We attached remote debugger to the problematic process and checked the attached jetty handlers tree in the web server. We found that the jetty handler added by "attachHandler(ApiRootResource.getServletHandler(this))" is not in the tree as well as some other handlers. Without the root resource servlet handler, SHS will not work correctly serving both UI and REST calls. SHS will directly return the HistoryServerPage html to user as it cannot find handlers to handle the request.
Spark History Server has to attachSparkUI in order to serve user requests. The application SparkUI getting attached when the application details data gets loaded into Guava Cache.
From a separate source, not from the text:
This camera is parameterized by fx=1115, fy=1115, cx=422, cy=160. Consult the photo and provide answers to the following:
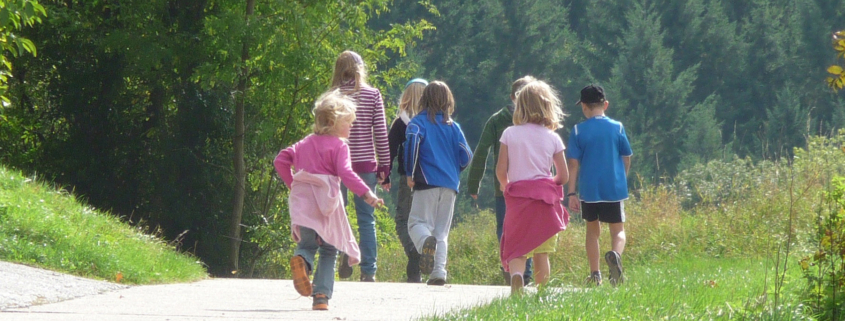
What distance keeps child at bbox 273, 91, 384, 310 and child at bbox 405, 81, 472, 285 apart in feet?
7.22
While attaching SparkUI, SHS will add attach all jetty handlers into the current web service. But while the data gets cleared out from Guava Cache, SHS will detach all the application's SparkUI jetty handlers. Due to the asynchronous feature in Guava Cache, the clear out from cache is not synchronized with loading into cache. The actual clear out in Guava Cache which triggers detachSparkUI might be detaching the handlers while the attachSparkUI is attaching jetty handlers.
After adding synchronization between attachSparkUI and detachSparkUI in history server, this issue never happens again.